_Datos registrados_
****************

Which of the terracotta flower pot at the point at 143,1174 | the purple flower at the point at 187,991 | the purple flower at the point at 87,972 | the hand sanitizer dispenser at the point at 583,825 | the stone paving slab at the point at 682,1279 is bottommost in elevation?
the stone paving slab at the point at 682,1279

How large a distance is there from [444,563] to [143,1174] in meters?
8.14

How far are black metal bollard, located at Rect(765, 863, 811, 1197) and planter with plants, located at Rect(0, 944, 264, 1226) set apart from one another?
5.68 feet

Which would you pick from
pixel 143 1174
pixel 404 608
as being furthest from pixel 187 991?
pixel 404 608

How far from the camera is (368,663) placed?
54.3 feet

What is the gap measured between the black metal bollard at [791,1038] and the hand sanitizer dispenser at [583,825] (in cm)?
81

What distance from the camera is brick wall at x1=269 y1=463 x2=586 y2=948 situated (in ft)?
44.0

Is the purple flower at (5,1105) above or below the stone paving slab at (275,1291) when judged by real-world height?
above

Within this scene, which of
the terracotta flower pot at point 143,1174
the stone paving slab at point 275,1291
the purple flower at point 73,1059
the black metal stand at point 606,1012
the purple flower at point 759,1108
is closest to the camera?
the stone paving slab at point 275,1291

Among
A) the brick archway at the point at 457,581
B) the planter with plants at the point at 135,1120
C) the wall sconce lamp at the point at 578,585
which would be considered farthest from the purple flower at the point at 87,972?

****************

Presente como tabla Markdown las líneas de los registros, comenzando en la que contiene "Which would you pick from" y terminando al final de los registros, ambas incluidas. Use las columnas "Número" y "Línea" y omita las líneas en blanco.

_Resultado del ejercicio_
| Número | Línea |
|---|---|
| 1 | Which would you pick from |
| 2 | pixel 143 1174 |
| 3 | pixel 404 608 |
| 4 | as being furthest from pixel 187 991? |
| 5 | pixel 404 608 |
| 6 | How far from the camera is (368,663) placed? |
| 7 | 54.3 feet |
| 8 | What is the gap measured between the black metal bollard at [791,1038] and the hand sanitizer dispenser at [583,825] (in cm)? |
| 9 | 81 |
| 10 | What distance from the camera is brick wall at x1=269 y1=463 x2=586 y2=948 situated (in ft)? |
| 11 | 44.0 |
| 12 | Is the purple flower at (5,1105) above or below the stone paving slab at (275,1291) when judged by real-world height? |
| 13 | above |
| 14 | Within this scene, which of |
| 15 | the terracotta flower pot at point 143,1174 |
| 16 | the stone paving slab at point 275,1291 |
| 17 | the purple flower at point 73,1059 |
| 18 | the black metal stand at point 606,1012 |
| 19 | the purple flower at point 759,1108 |
| 20 | is closest to the camera? |
| 21 | the stone paving slab at point 275,1291 |
| 22 | Among |
| 23 | A) the brick archway at the point at 457,581 |
| 24 | B) the planter with plants at the point at 135,1120 |
| 25 | C) the wall sconce lamp at the point at 578,585 |
| 26 | which would be considered farthest from the purple flower at the point at 87,972? |